In other cases (like this one), plaintiffs have not credibly pled that their COVID-19 was a disability. But not so here. The plaintiff specifically alleged that she suffered from many serious COVID-19-related symptoms. For example, she alleged that she suffered from severe weakness, difficulty breathing, and brain fog, all of which could substantially limit major life activities like breathing, concentrating, thinking, communicating, performing manual tasks, and working.
Thus, the court concluded that the plaintiff had alleged an actual disability sufficiently.

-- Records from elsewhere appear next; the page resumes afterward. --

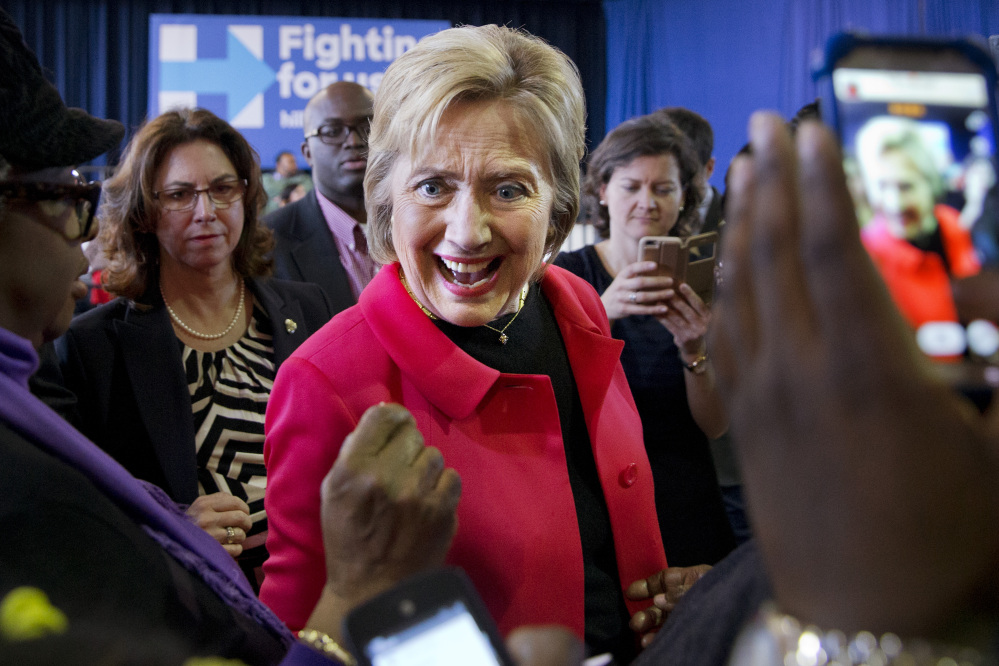 Democratic presidential candidate Hillary Clinton reacts to a greeting from a child after speaking during a town hall meeting in Denmark, S.C., Friday.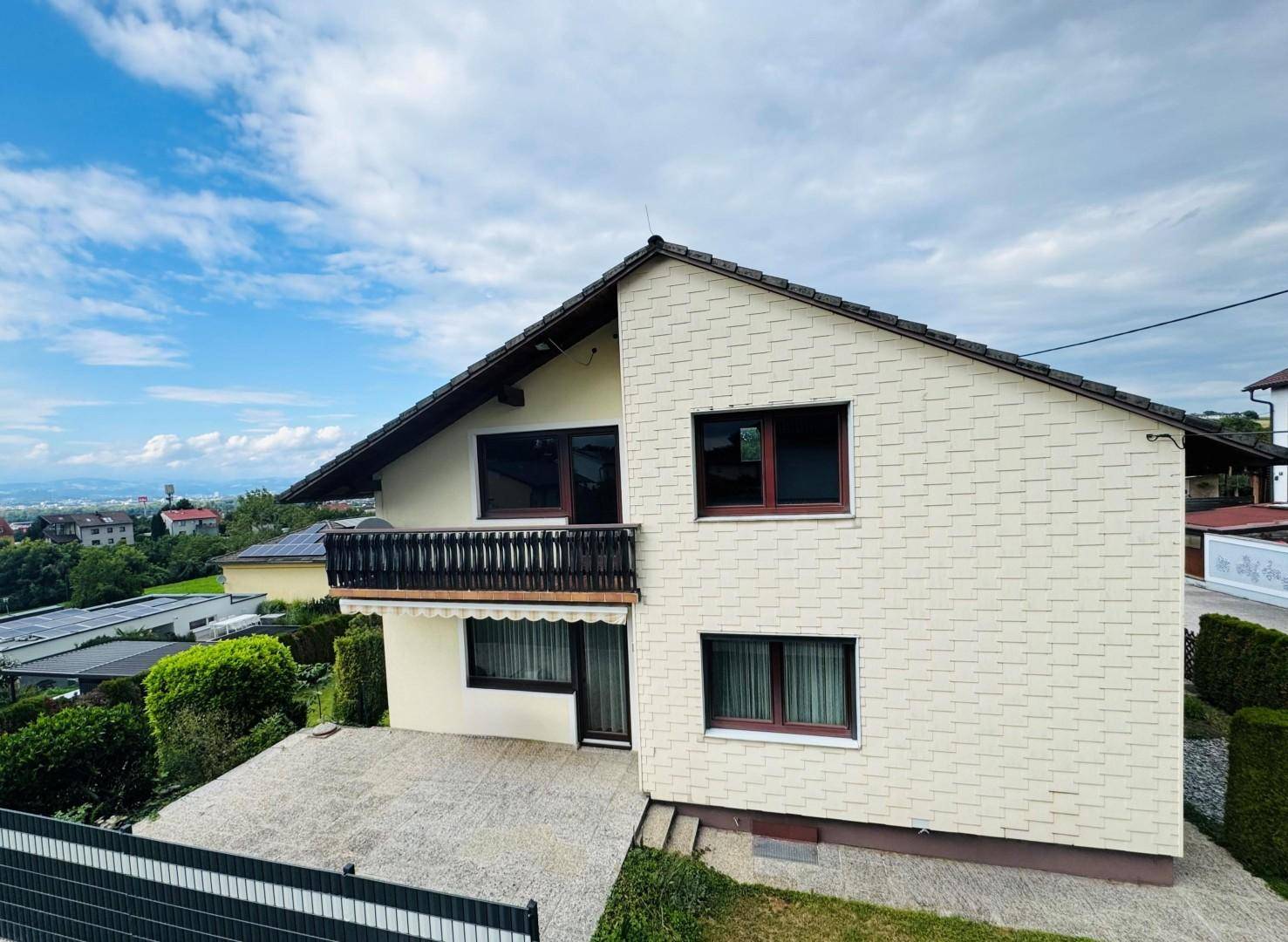 Gesamtansicht des Hauses von oben mit Balkon, Terrasse und umliegender Landschaft.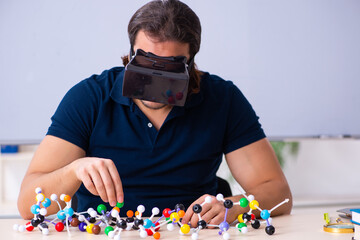Young male scientist sitting in the classroom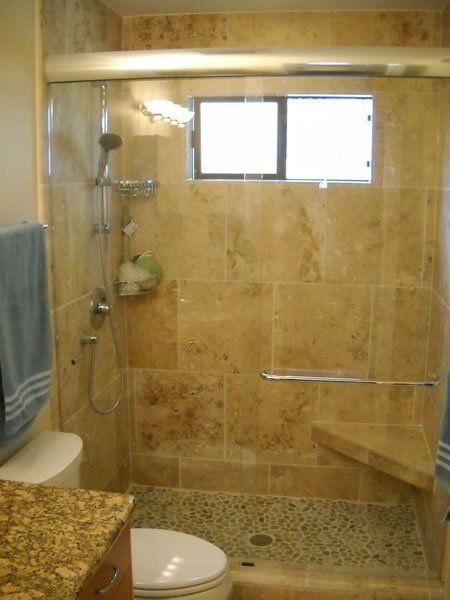 Accessible bathroom with walk-in shower, tan tile, grab bars, bench, and handheld showerhead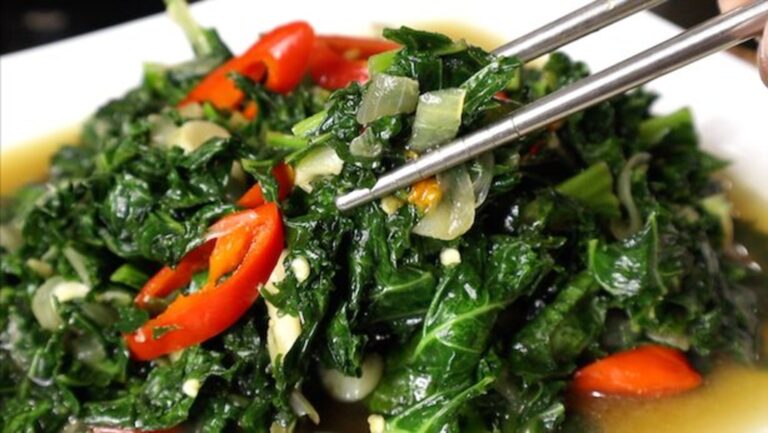 Sauteed kale with garlic and red chili in a bowl, held with chopsticks
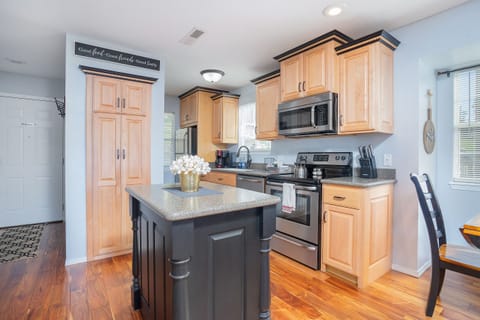 A perfect blend of natural beauty and contemporary design in this kitchen with wooden floors and a black island.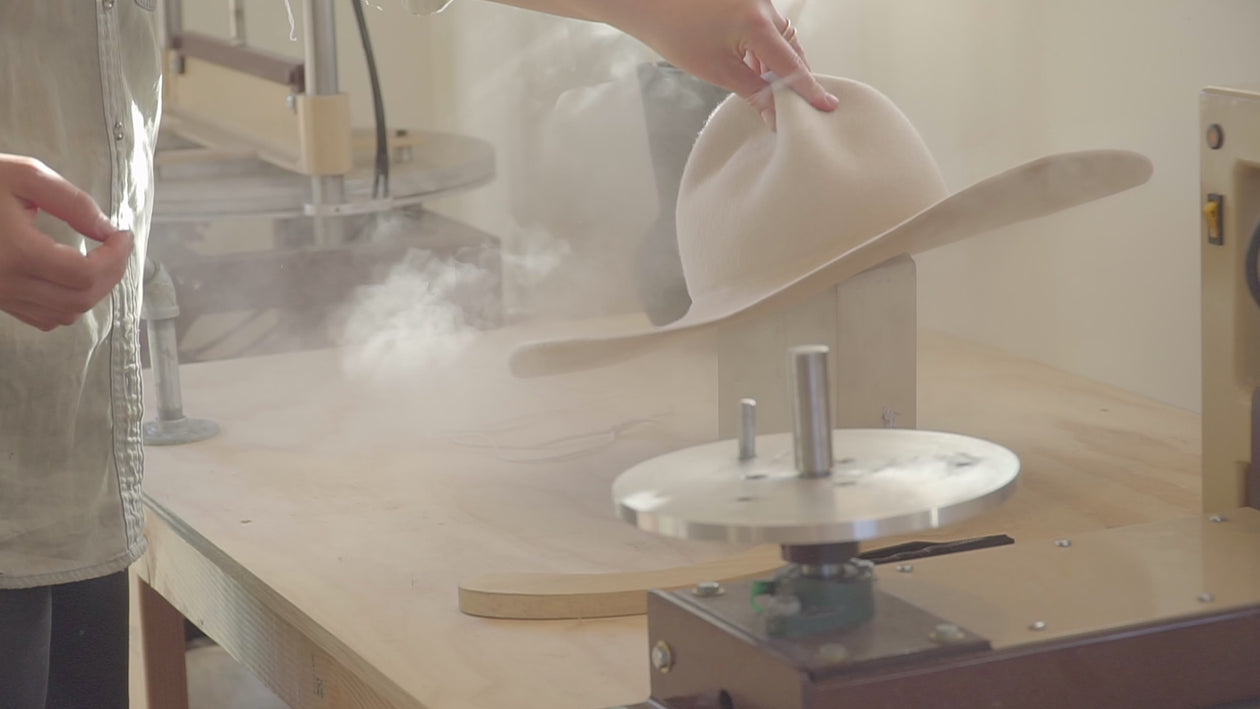 Process of a western hat being made with steam, sanding, blocking in a workshop.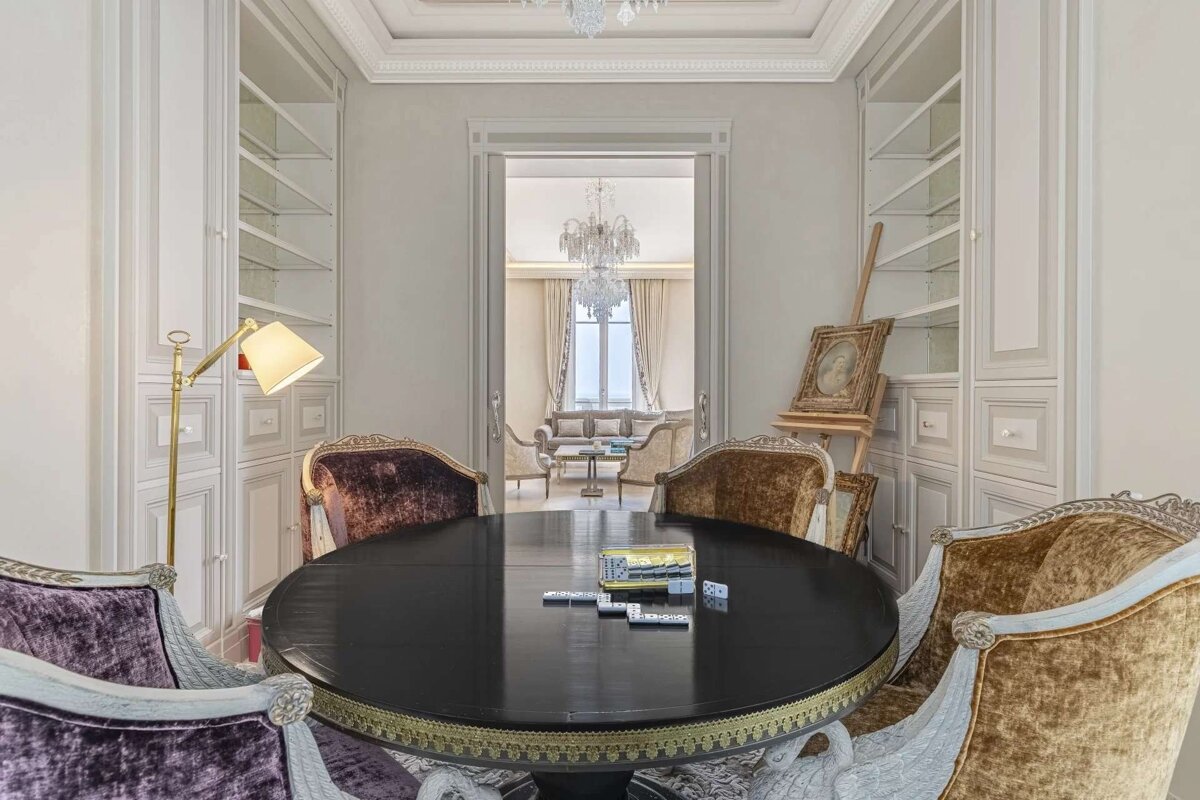 An elegant room features a dark oval table with ornate velvet chairs and dominoes. Built-in bookcases flank a doorway leading to a luxurious living area.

The court was also satisfied that the plaintiff alleged that the defendant regarded her as disabled. An individual cannot be regarded as having a disability if the impairment is “transitory and minor.” With “transitory,” we’re talking less than six months. But suppose the plaintiff recovered from COVID-19 in a few weeks. She nonetheless told her employer that she was suffering from a severe and symptom-laden bout. That’s not minor. Therefore, the regarded-as claim survives for now too.
Does this mean that the plaintiff will win her case?
Ultimately, she will have to prove her disability, and her employer fired her because of it.
There’s not much now that you can do about COVID-19 incidents from the past two years. Hopefully, your compassion during that span mitigates the risk of a lawsuit. Good documentation is also helpful. Otherwise, you’ll be keeping employment law attorneys like me busy in 2022.